One more thing it become a landscape of light captured in glass bells and it shows the beautiful image of this mixing.

Moreover by the mixing of light pastel colored blown glass and bright, the designer can establish a unique color palette.

Anyway there are four different sizes of bells with four different glass colors and you can enjoy with this beautiful thing and choose which size and color you wanted.

som orl said...

Kohler got inspired by Japanese doctrine for Escale

The American sanitaryware manufacturer, Kohler, has released its minimalist bathroom suite called Escale, on which Japanese bathing ritual and design doctrine has the most impact, as provided by notable furniture in Cambodia
construction materials.

Following the sensation of serenity, minimalism and a sense of balancing and proportion, Kohler has integrated the ambience of timeless and harmonious bathroom design.

Escale includes a freestanding bathtub, pedestal washbasins, vessels, vanity basins, toilet, and other standard bathroom fittings that design in an elegant, sleek, and sophisticated patterns.
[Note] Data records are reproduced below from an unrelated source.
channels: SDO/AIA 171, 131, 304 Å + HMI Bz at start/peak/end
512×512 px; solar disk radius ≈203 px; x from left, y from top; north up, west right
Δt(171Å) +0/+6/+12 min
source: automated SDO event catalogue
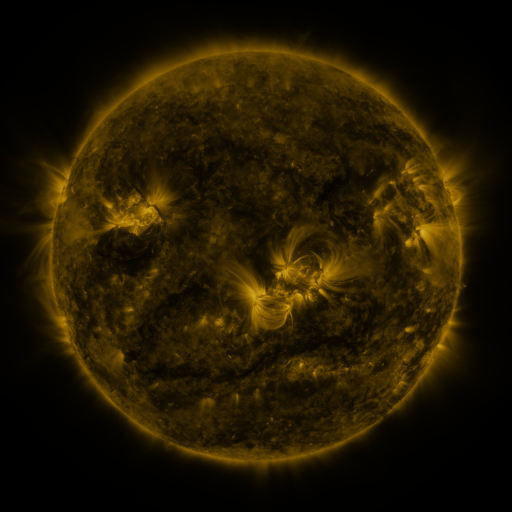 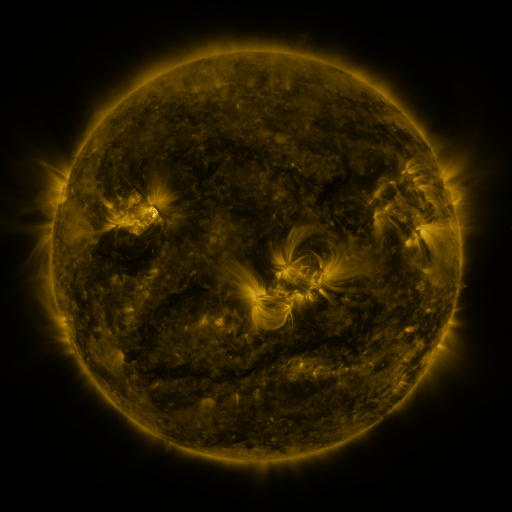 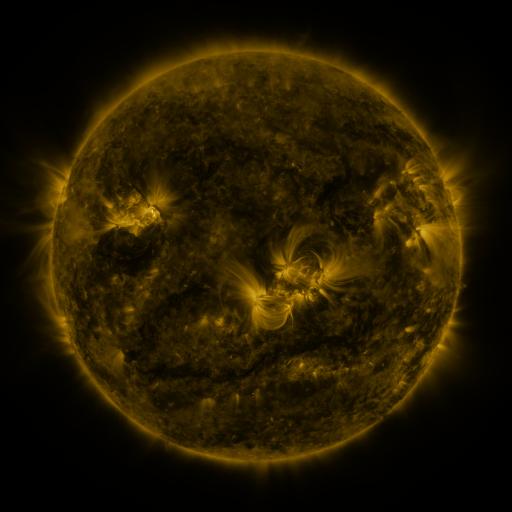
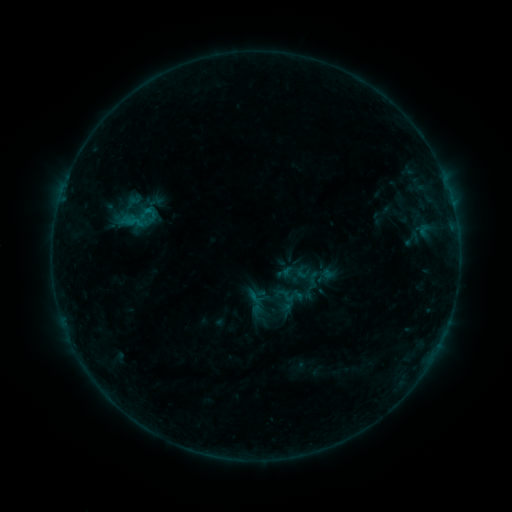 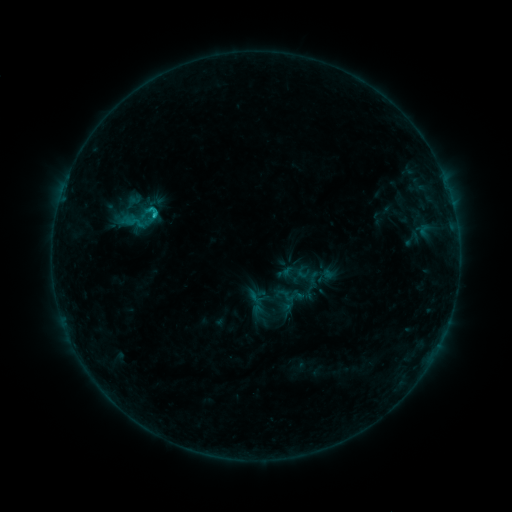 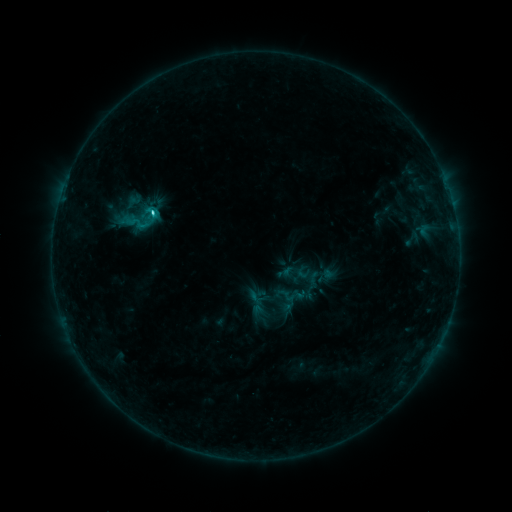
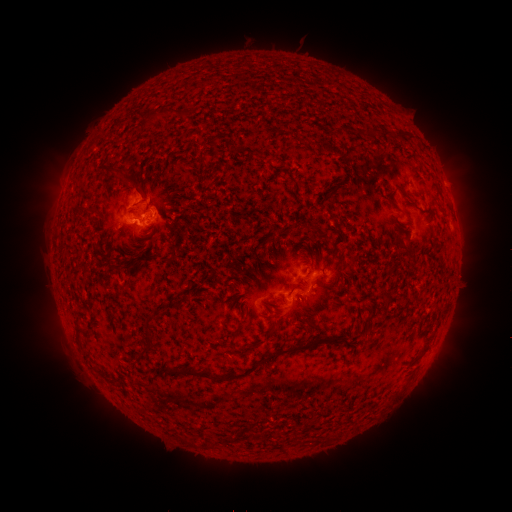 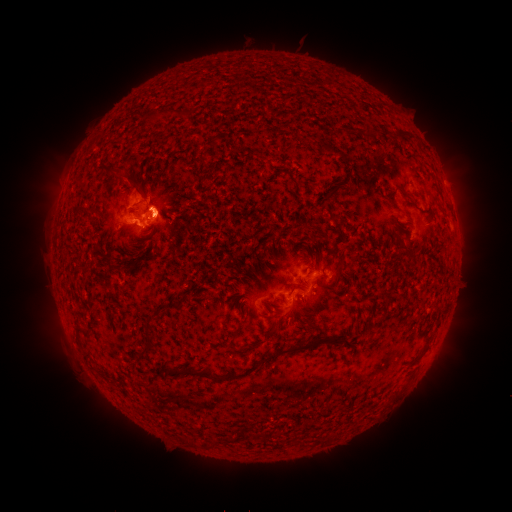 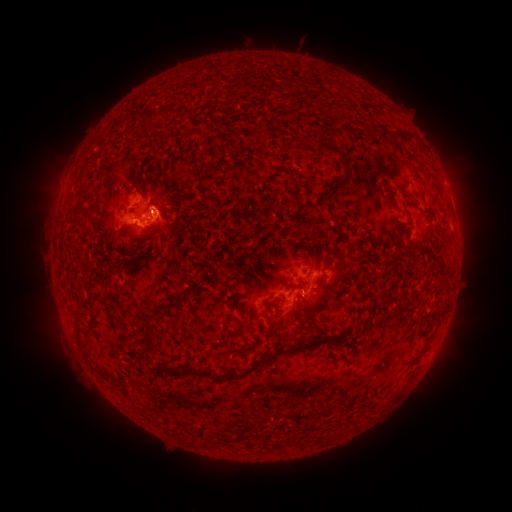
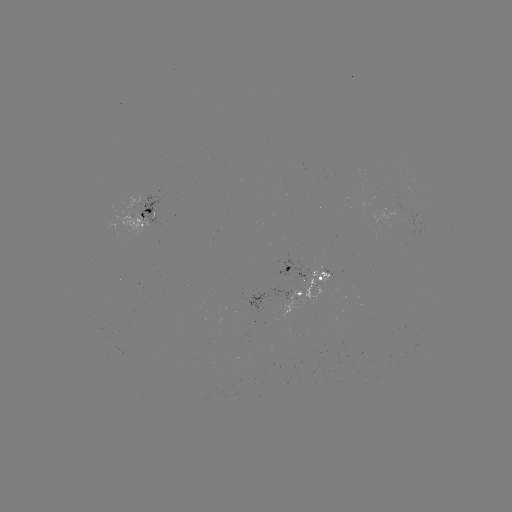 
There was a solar eruption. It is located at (174, 210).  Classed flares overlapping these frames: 1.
The vessels and washbasins are also adjoined in oak finish.

Unknown said...

The New Modern Camera of HTC: RE


HTC has released its new product as a modern technology camera; it is RE, according to digital marketing agency reported.
One more thing the design of the RE is shaped of cylinder and it also include a sensor which turns the device automatically when it is picked up.
Moreover, this device has only two button controls and then it able to connect the smartphones and tablets stream the footage live and play it back later.
In addition, the RE is 9.7cm tall and weighs 65.5g (2.3oz), it is lighter but taller than GoPro's cameras.
As the Experts said, “the device would compete with GoPro's products, but that it compared unfavorably to them”.
However, HTC suggested that, its gadget had the potential to “change the face of mobile photography”.
“Combining incredible hardware with unrivalled software, HTC is reinventing the way we think about imaging,” said the Taiwanese firm's chief executive Peter Chou.
“We are taking you out from behind the viewfinder and putting you back where you belong, at the heart of the action.”

Unknown said...

The Bright Color House, COEN


The architect Neave Brown for COEN has designed the modern spacious apartment to meet the modern lifestyle, leading to construction in Cambodia construction materials
reported.
As the description from the architects, “This luxurious city apartment is designed by COEN! to create a harmonious whole.
Perfect combinations of robust are warm and pure materials like wood, stone, glass and marmoleum.
The use of sober colors with colorful accents make it a timeless and stylish residential. The apartment is designed upside down: the design studio is placed on the ground floor, the sleeping rooms on the first stock and the living with a beautiful view on top.
Art brings color in this sober but warm apartment. Works of Bert Vredegoor, Margriet Smulders, Erwin Olaf and of course work from Coen van Ham himself (Testbeeld, situated in the design studio) have all the attention they need because of the serene surroundings”.